Rolling Stone

Originally Published: January 29, 1976

Alice Cooper in Tahoeland: Welcome to a Tired Nightmare

Author: Chris Hodenfield

Lake Tahoe, Nevada - As Alice Cooper pulled into the Sahara Tahoe, it was clear that he had finally hit the big leagues. Instead of the usual bare-tiled dressing room, the casino handed over its entire 15th floor, plus guards, a Lear jet and a mansion on Lake Tahoe with three chefs working around the clock. They ever asked what color he'd like his bedroom painted. But when someone got the bright idea of putting Cooper's mug on the gambling chips, he was quietly told that this was Nevada, don't fuck with the money.

"Man, we own this town," said Johnny Podell, who'd booked Alice's Welcome To My Nightmare show into Tahoe. "We own every waiter, every croupier, bartender and cabbie . . . They're all wearing Alice Cooper buttons! They love us for what we're dropping at the tables."

Billed as the "first internationally known rock star to appear in Nevada Main Room," Cooper debut was treated like rock's New Deal.
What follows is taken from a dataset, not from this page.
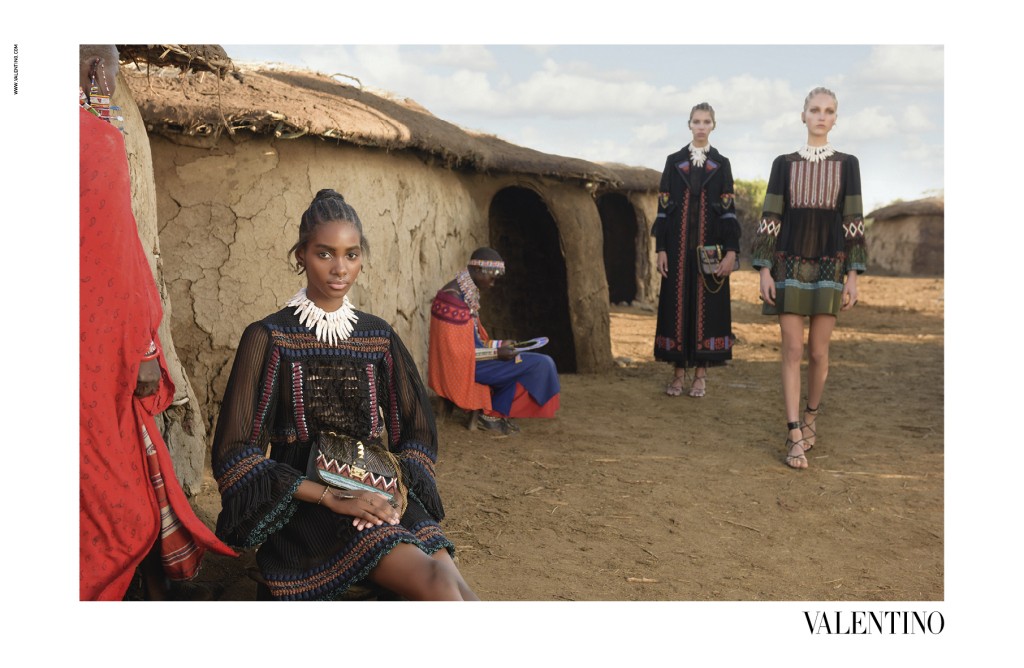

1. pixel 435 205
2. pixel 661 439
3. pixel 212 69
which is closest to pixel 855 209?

The Sahara laid out $250,000 to advertise Cooper and his entourage of 43 (including Vincent Price), but the show, with a $35,000 opening night and a possible final take of about $150,000, earned less than it would on the road. Still, the pioneer of ambisextrous horror-show rock has always been at home in Middle America and he approached the week-long stand in the High Sierra Room like he was headlining Byzantium.

On opening night, December 12th, an improbable line of red-eyed, work-booted youths would through the casino, restrained by velvet ropes from interfering with the slot-machine masochism. The hotels stress one thing: getting the folks back on the gambling floor. The management has their losses figured if the act stays onstage one extra minute. A band could get paid in six figures but it has to bring in twice that to the game tables.
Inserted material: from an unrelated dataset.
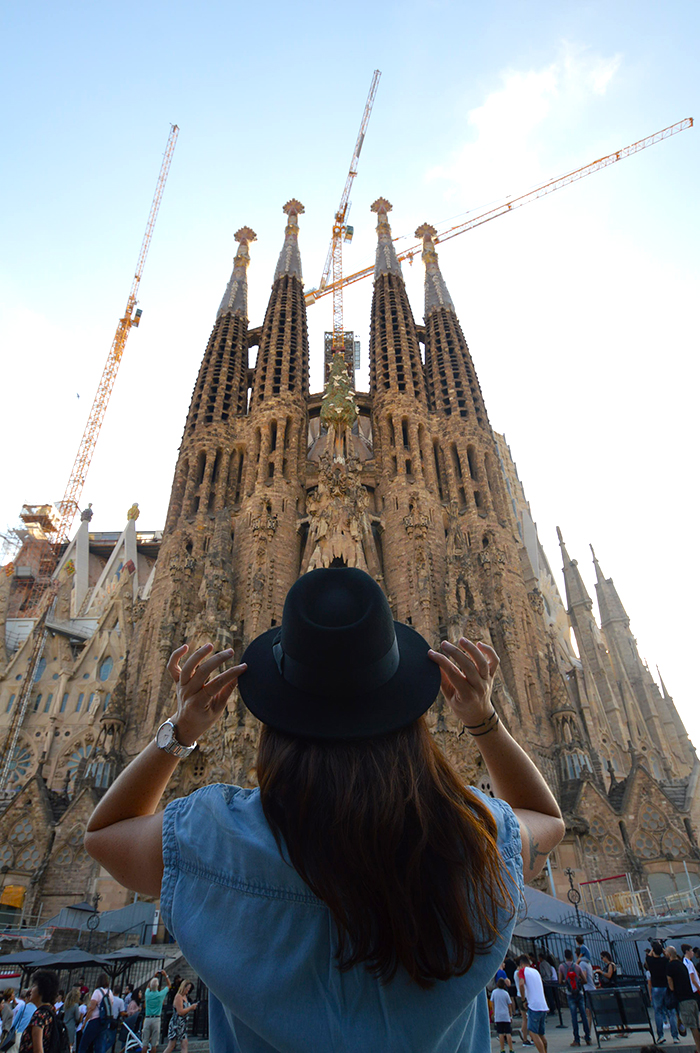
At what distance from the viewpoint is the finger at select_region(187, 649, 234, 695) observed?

Howard Kaylan of Flo and Eddie, a spectator this time around, figured Cooper's audience to be a crowd of "rich dealers." And he didn't mean card dealers. The real gamblers, though, were the dozen under-age kids arrested on the casino floor and booked downtown for trespassing and loitering. The cops taking them in grinned and said, "Welcome to my nightmare."
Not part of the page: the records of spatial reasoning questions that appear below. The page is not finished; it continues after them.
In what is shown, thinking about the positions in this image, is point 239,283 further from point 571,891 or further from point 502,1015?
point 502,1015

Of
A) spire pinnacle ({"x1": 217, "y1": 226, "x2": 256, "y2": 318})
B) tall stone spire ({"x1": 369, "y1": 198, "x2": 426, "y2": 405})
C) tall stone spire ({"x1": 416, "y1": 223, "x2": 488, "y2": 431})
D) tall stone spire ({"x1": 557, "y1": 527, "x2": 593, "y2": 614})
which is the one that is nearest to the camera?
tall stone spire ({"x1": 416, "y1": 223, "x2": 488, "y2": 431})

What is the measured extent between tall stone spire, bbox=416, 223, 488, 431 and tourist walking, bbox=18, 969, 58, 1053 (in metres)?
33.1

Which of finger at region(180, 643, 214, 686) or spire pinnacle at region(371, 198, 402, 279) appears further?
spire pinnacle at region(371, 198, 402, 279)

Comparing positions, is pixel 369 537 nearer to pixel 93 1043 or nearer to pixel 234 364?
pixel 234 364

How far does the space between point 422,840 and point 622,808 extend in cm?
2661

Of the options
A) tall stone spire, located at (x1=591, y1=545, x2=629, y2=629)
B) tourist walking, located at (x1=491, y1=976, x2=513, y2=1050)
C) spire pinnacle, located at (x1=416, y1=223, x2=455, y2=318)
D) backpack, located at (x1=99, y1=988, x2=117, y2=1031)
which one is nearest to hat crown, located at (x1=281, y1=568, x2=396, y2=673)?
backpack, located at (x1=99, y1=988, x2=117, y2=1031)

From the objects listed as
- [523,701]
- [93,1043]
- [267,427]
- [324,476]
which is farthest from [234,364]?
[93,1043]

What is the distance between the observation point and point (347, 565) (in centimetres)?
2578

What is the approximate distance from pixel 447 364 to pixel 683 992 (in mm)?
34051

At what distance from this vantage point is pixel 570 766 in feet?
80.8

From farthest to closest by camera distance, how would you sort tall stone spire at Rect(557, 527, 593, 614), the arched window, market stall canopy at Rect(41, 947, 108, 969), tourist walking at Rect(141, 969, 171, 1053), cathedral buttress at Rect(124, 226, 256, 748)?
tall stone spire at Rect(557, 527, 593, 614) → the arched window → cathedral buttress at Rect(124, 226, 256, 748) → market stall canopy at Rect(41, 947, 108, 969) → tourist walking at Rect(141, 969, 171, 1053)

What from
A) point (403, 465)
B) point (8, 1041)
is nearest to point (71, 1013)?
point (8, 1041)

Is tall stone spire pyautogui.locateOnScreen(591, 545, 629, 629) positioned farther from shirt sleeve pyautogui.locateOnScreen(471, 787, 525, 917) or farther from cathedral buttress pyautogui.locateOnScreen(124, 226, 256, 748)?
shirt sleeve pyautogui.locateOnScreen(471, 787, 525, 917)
Here was a band that specializes in turning the minds and stomachs of 16-year-olds, and here was a sell-out crowd of 1500 shelling out $15.50, no dinner, drinks optional. No ticket scalpers on this turf, either; fans has to grease the palms of the maitre d'. "He must have been doing good business," said a mechanic who'd driven the 500 miles from Los Angeles, "because we tipped him $25 to get to the fifth row, and everyone else around us paid at least five or ten dollars."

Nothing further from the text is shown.